Y la otra inseguridad, mucho más compleja, más grave y que arruga la esperanza y cercena el futuro, tiene que ver con ciertos sectores de una estructura judicial, administrativa y burocrática ineficiente, privatizada de facto vía “sobornos”, “palancas” o “alcabalas”, de leyes perfectas que no se cumplen, de reglas que no se respetan y, lo que es peor, que el Estado no puede (¿o acaso no quiere?) hacer respetar.

Sobre el tema sensible y difícil de la inseguridad, al igual que otros, la discusión sufre el dilema de las medidas urgentes e inmediatas, y el de las de más largo alcance que ataquen integralmente sus causas. Quizá la pulsión primaria nos lleve a exigir una mayor presencia policial (o militar) en las calles, avenidas, urbanizaciones o barrios; o a demandar una adaptación de las perfectas leyes penales a la imperfecta realidad burocrática y de impunidad de la vida actual.

La educación, el rescate de los valores, la grave crisis moral y la descapitalización social e institucional subyacen como el entorno a tomar en cuenta.
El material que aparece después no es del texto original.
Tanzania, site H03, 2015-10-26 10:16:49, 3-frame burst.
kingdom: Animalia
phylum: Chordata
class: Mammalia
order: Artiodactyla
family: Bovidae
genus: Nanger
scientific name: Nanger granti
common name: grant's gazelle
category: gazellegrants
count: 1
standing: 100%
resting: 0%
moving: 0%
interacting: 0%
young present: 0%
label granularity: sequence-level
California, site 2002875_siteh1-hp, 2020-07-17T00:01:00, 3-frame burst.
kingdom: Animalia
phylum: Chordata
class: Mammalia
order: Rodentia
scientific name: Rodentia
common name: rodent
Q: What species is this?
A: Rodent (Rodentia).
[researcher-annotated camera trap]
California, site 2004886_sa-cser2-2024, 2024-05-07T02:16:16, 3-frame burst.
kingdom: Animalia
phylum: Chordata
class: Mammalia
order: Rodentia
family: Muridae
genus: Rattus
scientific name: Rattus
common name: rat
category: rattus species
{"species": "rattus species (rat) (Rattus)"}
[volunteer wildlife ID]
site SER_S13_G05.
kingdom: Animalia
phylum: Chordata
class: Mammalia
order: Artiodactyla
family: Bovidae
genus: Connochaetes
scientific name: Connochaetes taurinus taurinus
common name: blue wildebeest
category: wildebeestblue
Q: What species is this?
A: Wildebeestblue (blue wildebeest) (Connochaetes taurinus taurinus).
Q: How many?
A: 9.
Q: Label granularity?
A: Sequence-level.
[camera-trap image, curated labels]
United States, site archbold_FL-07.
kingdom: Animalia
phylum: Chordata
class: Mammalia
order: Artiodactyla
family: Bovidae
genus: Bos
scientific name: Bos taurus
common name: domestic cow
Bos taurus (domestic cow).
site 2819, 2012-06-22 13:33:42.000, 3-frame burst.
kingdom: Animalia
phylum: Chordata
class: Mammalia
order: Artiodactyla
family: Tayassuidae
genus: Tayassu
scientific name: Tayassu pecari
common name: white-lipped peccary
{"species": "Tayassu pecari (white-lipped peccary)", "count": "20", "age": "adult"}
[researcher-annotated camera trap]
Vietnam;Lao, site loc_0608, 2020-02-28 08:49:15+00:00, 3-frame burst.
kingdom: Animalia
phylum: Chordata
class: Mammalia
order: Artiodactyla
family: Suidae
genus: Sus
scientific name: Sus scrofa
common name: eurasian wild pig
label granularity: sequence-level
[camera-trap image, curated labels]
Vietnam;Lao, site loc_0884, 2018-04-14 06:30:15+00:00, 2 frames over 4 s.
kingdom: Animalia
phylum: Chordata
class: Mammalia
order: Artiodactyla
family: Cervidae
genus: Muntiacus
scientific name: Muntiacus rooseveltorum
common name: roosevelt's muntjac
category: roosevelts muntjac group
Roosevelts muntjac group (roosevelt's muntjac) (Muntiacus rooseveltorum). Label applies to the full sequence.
No obstante, la idea no es seguir lloviendo sobre mojado alrededor de la inseguridad como problema de primer orden, ni ha seguir repitiendo el superficial recetario de respuestas reactivas sobre el fenómeno, ni mucho menos a justificar peligrosamente los ajusticiamientos o la ley del ojo por ojo en manos del pueblo, ante la inacción oficial y la impunidad creciente.

Ojalá, en la agenda que debe estarse construyendo sobre las medidas necesarias y urgentes que aborden la gobernabilidad del país en los años por venir, la seguridad se asuma como una realidad a afrontarse a través de políticas públicas que conjuguen la emergencia con la sostenibilidad, la educación con la prevención, la creación de empleos con los programas sociales, y el húmedo terrero de la inseguridad deje de mojarse con respuestas incoherentes y superficiales, para lograr una nación tranquila, sin miedo a trabajar, a transitar, sin rejas, y con confianza en un futuro en el que la vejez sea el destino natural de nuestro recorrido vital, y no una bala llena de rabia, resentimiento, odio y exclusión.